▶ **Passage to read**
Carve up yon cardboard box, removing the "lid" bits for an open side. Cut large windows in three sides, leaving enough cardboard left to still be structurally stable. Tape white tissue paper over the holes... probably on the inside of the box to cover the cardboard frame. I shoulda done that. This is not strictly necessary, but if you'e taking pictures of bigger things (Mega/Voyager/Ultra/whatever) the frame might show up and need editing out of your image.

 

Cut the posterboard to the box width and slide it in, matte (non-glossy) side up. This will diffuse the light and bounce it back softly. DO NOT FOLD IT. Do a soft curve in the back corner, pushing it up to the top of the back wall of the box. While a later step minimizes the need for this, it's still best just in case.

 

Desk lamps with replaceable normal buIbs can be had fairly cheap. Position two in front, one on each side of the target zone, and one up top, which is more there to illuminate the backdrop. I use 5000K light bulbs that give off a blue-white light, rather than the standard yellow. And I don't just mean for this setup, I mean "in my living space in general". I do not like yellow light. These kind of bulbs are not expensive, but they ARE trickier to find. Look SPECIFICALLY for 5000K bulbs, check the back of the box for a little scale. You might have to go to Home Depot or similar. I've had no luck at Targets some nights.

 

Now, ideally, all of your lamps would be behind the tissue paper pointed at the item, which would diffuse the light more and prevent harsher reflection on the shiny plastic/metal toy. Notice mine are not. They should be. But I am currently operating with limited space. Next rig will.

▶ **Written problem 1**
According to the lightbox instructions, what color temperature of light bulb does the writer use?
▶ **Written problem 2**
Continue the lightbox instructions from the point where they stop.
The rows after this point come from a separate source.

▶ **Excerpted records**
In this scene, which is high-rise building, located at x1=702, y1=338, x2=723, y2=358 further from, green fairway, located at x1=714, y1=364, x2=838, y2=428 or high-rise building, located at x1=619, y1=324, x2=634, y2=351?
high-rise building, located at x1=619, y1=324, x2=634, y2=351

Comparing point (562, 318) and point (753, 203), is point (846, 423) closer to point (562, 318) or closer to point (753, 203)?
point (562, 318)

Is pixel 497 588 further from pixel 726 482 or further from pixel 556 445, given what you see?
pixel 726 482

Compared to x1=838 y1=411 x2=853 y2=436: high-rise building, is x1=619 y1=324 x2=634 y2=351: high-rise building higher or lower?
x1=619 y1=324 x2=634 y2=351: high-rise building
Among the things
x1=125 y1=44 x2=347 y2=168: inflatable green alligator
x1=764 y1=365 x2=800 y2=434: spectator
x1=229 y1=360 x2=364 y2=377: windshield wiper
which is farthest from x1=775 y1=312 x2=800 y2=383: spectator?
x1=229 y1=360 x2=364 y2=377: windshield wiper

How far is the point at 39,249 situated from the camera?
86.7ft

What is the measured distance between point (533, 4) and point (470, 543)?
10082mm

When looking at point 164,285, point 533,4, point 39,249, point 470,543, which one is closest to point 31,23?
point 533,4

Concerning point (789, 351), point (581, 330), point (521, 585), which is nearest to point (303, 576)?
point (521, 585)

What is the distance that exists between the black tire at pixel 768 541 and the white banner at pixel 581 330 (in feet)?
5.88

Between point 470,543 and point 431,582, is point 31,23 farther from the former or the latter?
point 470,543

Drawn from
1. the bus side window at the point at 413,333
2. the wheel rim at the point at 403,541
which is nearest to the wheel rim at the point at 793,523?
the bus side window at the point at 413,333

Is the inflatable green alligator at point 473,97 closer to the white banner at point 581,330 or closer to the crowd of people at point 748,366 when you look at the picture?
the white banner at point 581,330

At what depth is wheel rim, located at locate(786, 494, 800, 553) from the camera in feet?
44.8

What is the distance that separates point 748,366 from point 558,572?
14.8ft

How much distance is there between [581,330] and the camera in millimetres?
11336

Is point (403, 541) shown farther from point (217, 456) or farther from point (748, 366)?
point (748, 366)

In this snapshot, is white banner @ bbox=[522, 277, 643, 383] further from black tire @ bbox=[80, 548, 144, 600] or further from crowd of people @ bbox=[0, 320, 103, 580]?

▶ **Expected output 1**
The writer uses 5000K bulbs, which give off a blue-white light.

▶ **Expected output 2**
 

To eliminate as much harsh shadow as possible, I use a clear-plastic riser to stand the toys on. While this does produce a minor reflection in the final photo, that is a LOT easier to cleanly eliminate than a shadow on a solid opaque surface, especially when it comes to vehicle-mode images where the subject is wider and lower on the ground. I'm using the cases from the old Micron Legend DVDs that came with toys, but I realize that's not likely viable for most. But there's lots of alternatives out there.

 

Since some stuff doesn't like to stand up on its own (or needs to be laid on a narrow side for a good image), I have a variety of clear-plastic stands/props to prop the toys up if needed. These too are generally easy to edit out and offer no/minimal shadows.

 

And that's about it for the physical studio parts. There's camera arglebargle depending on what you got with settings and stuff, but I'm not gonna cover that here (and some stuff is unavoidable... you are NEVER gonna get certain shades of aqua to look right, bright red will ALWAYS "bleed" out details, flaws and dirt your eye won't normally catch WILL be magnified, white toys on white backdrops are a huge pain, etc). There's also a load of Photoshop chicanery I use to make things look wiki-fresh, but a setup like this means a lot LESS work in editing the images to make them look good.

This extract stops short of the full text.